SELECTED PASSAGE =>
Quite easy! I used 2 tripods. After aiming the camera I just pushed the button for the exposures. The other for the lights I turned the platform 90* and just strapped the lights in the corner. So changing lights the tripods weren't moved.
Don't let these close in beam shots fool you. The m*g458 has a quite intense hot spot that's large and round. When the distance is stretched out the m*g458 will out throw the m*g85. "Check out the 200yd beam shots" The m*g458 is illuminating the island well beyound the tower.
I'm using Titanium 2700s in the m*g85 and have done some resitance mods. It draws 3.2-3.3a. at the tail cap and it's quite bright. I have the bulb well centered and tightly focused for throwing.
PS: My camera may be adjusting the brightness some when shooting the m*g458.
Billy


----------



## LuxLuthor (Dec 6, 2009)

Billy Ram said:


> This camera doesn't allow a fixed exposure. It only allows adjustment and I have it set to the highest setting. The m*g85 is brighter than the picture represents.
> 
> Thanks for the excellent comparison shots. They show one reason why I gave up on the Mag 85 some years ago.
> I haven't given up on my m*g85. It's bright, has a long run time and is with me all the time.
> Billy



Ahh, very sorry then. I thought you had a manual time exosure setting. Very good work in that case! :thumbsup:


----------



## Dioni (Dec 6, 2009)

MATERIAL PROVIDED =>

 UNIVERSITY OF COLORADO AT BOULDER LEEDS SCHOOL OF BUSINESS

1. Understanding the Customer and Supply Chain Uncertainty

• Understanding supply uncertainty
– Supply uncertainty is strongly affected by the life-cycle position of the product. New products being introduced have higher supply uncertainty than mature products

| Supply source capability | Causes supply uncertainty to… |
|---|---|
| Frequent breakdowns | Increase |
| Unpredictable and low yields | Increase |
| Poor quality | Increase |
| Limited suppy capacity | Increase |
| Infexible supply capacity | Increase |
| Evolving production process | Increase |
* * *
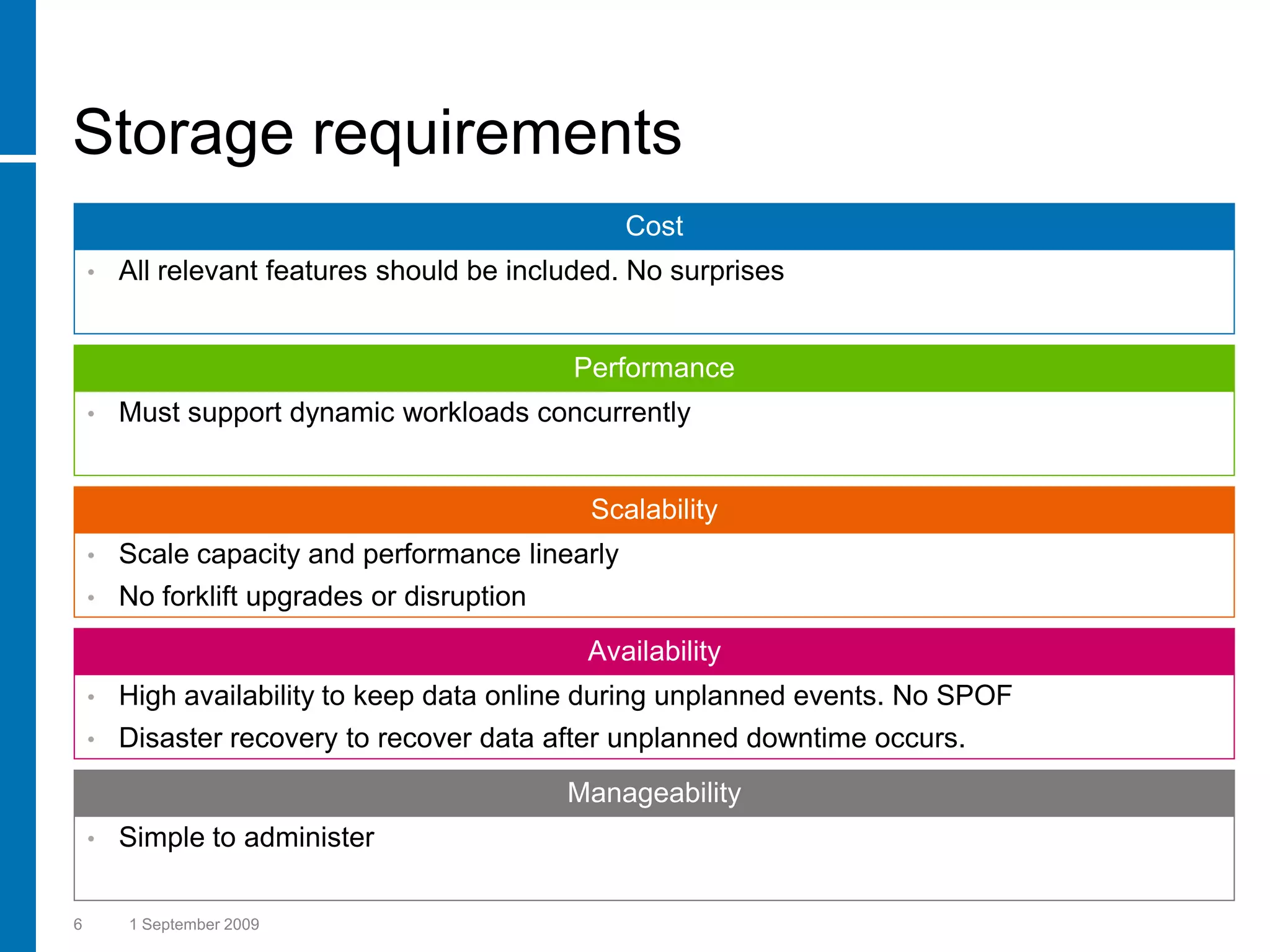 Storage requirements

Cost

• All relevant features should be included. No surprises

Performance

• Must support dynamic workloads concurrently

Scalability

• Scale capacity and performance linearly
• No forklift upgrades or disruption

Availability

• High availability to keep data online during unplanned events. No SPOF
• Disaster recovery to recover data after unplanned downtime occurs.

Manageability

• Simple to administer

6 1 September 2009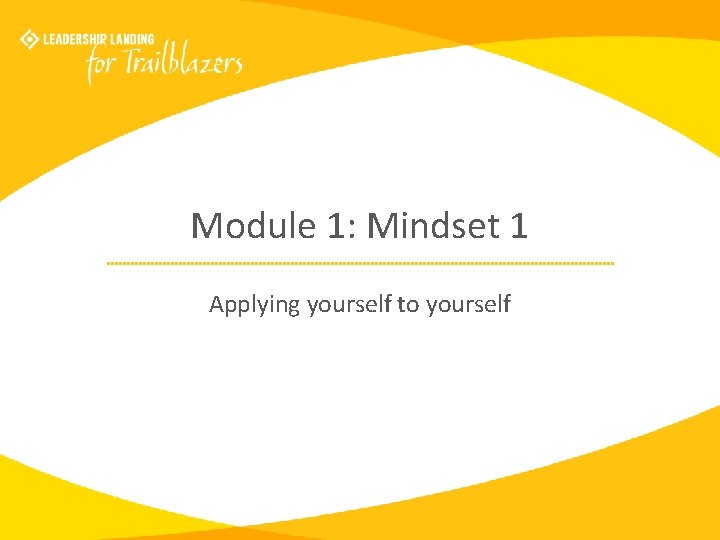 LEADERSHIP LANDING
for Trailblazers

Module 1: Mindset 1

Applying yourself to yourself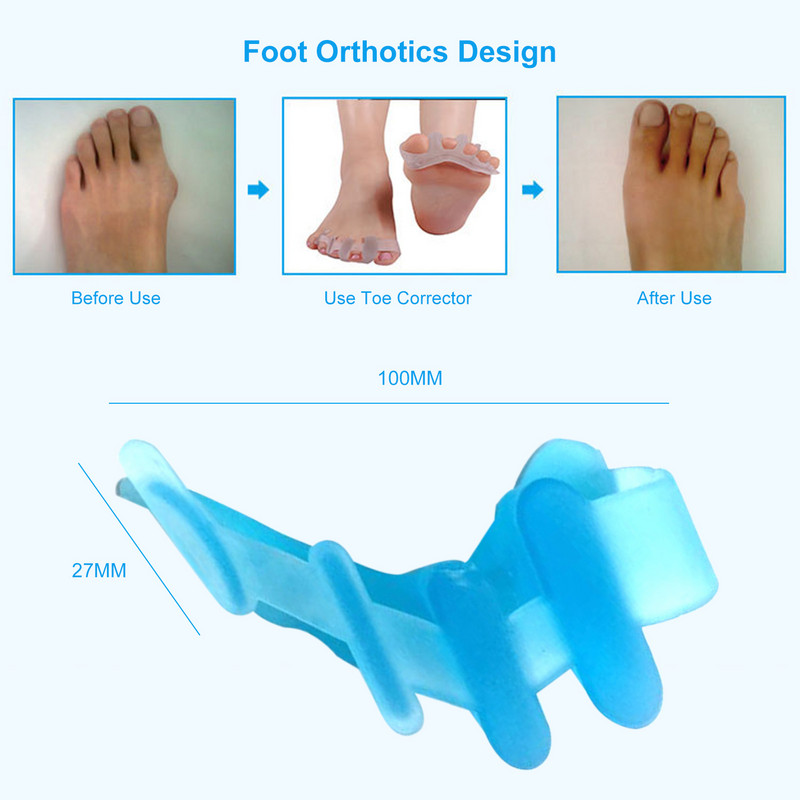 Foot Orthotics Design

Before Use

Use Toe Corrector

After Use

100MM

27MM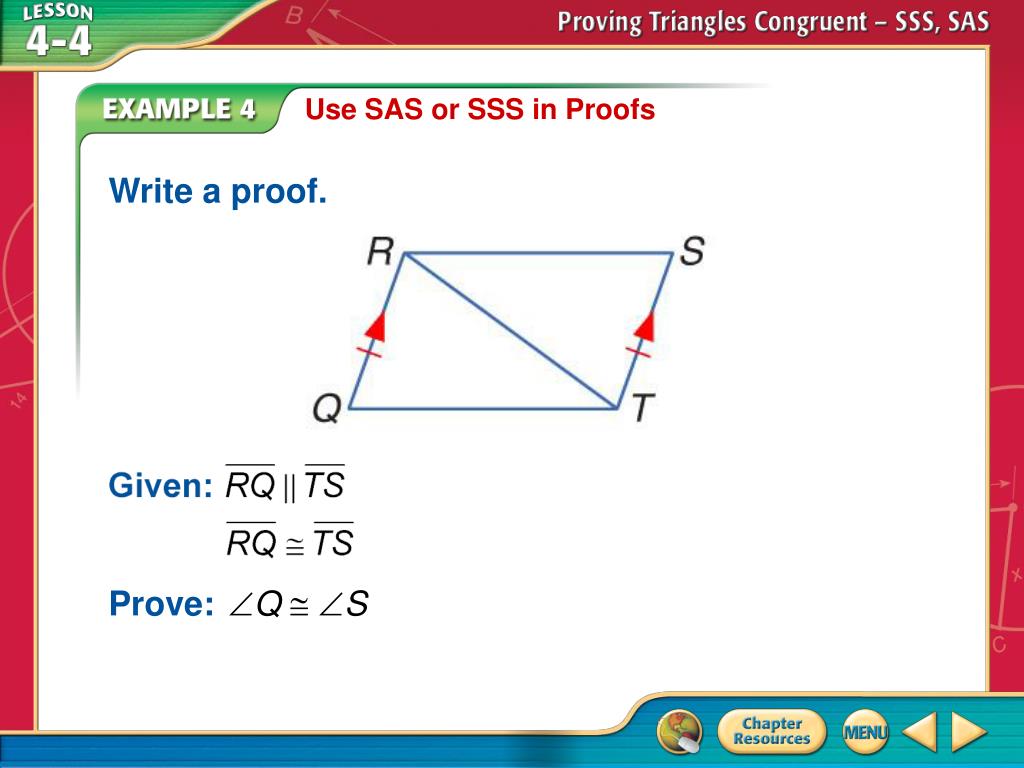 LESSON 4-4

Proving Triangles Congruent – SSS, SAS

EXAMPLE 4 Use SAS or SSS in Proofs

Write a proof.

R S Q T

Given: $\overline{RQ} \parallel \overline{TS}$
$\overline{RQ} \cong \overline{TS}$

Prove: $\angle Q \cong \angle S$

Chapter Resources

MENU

REQUIRED ACTIONS =>
1) Translate this sentence from the flashlight forum thread into Spanish: "I have the bulb well centered and tightly focused for throwing."
2) Repeat the part of the flashlight forum thread starting at "Don't let these" and ending at "LuxLuthor (Dec 6, 2009)".
3) Write the next part of the flashlight forum thread, beginning after its final line.

EXPECTED RESPONSES =>
1) Tengo la bombilla bien centrada y con un enfoque ajustado para lograr mayor alcance.

2)
Don't let these close in beam shots fool you. The m*g458 has a quite intense hot spot that's large and round. When the distance is stretched out the m*g458 will out throw the m*g85. "Check out the 200yd beam shots" The m*g458 is illuminating the island well beyound the tower.
I'm using Titanium 2700s in the m*g85 and have done some resitance mods. It draws 3.2-3.3a. at the tail cap and it's quite bright. I have the bulb well centered and tightly focused for throwing.
PS: My camera may be adjusting the brightness some when shooting the m*g458.
Billy


----------



## LuxLuthor (Dec 6, 2009)

3)
GREAT beamshots now! 

You appear to be a determined person. 

Thanks Billy!


----------



## Dioni (Dec 17, 2009)

Hey Billy! 
We want to see more pics of these lights. Now however 'melting' snow! :devil:

Cheers,
Dioni


----------



## Billy Ram (Dec 18, 2009)

Dioni said:


> Hey Billy!
> We want to see more pics of these lights. Now however 'melting' snow! :devil:
> 
> Cheers,
> Dioni


 Well Dioni that would be fun doing beam shots in the snow but it never snows down here. "All most never" I live in the deep south and if we do get a flurry it doesn't stick very well. Up state in the foot hills are going to get some snow today. "About 120 mi. north of here" The last freek snow we had with any accumulation was back in feb.73. It was a record 14" that shut every thing down a few days. Had a blast on my Bultaco til all my gas was gone.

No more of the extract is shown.